If I were in South Africa, why would I ever take out a margin loan in ZAR when I could have it in AUD at a much lower interest rate?
The answer is trivial: as the exchange rate changes one way or the other, that difference will absolutely crush (one way or the other) the almost-irrelevant interest rate.
It's exactly like asking "Why can't I drive my Ferrari after two bottles of scotch?" Try it.
Thus, the basic answer to this question is:
but over the long term, unless there is a catastrophe in one of the currencies, shouldn't these fluctuations even out
Yes that's completely, utterly, totally wrong - unfortunately! :)
It is utterly wrong on two different levels:
(1) Your loan is not over that sort of long-term
(2) Currencies indeed notably do not straighten out over long terms; very much unlike say a commodity (which basically "always cost the same forever"), currencies famously and notably suffer drastic macro-historic shifts
Do note though that what you say is indeed done all the time. Japanese housewives had a habit of doing this in certain decades. Huge financial institutions do it as a matter of course (when they lose billions, they simply get a bailout). People who live in really internationalish places with a real-estate focus (HK, MC etc) do this. Folks who live internationally do this. (I have done it a couple times FWIW, it feels like holding a razor at your throat 24/7 for a couple of years.)
So you're not wrong at all - it's just incredibly risky. INCREDIBLY risky. Screw up and the price of your house just doubled or tripled.

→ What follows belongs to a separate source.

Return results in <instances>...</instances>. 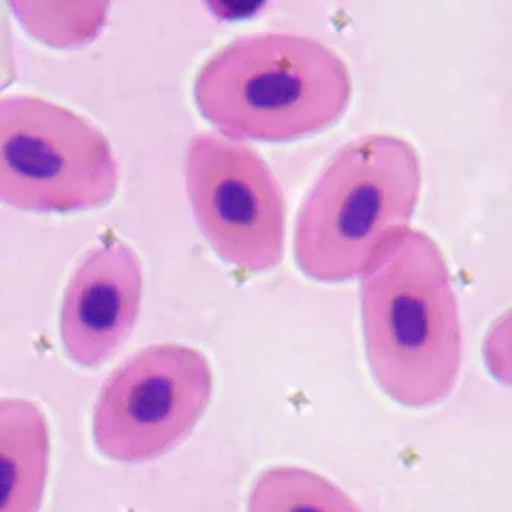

Not good.
One way to look at it...
Note that all you are really saying in such gambles is "you are good at guessing currencies and you are going to trade that guess (with a massive amount of money, the price of a house)".
Let's say some currency is trading at "0.7". Let us say God, who can see through time, told you would again be trading at 0.7 in say ten years on Tuesday afternoon.
Note that the assumption in the final sentence of the question is indeed just that.
In that case, you could make billions easily.
Unfortunately (this is point 2 above) it's as impossible to make that guess, as is is to make any guess in trading.
And again unfortunately, point 1 gets you anyway. Loans need to be paid out in "a few years", and currencies move violently, they're hoes.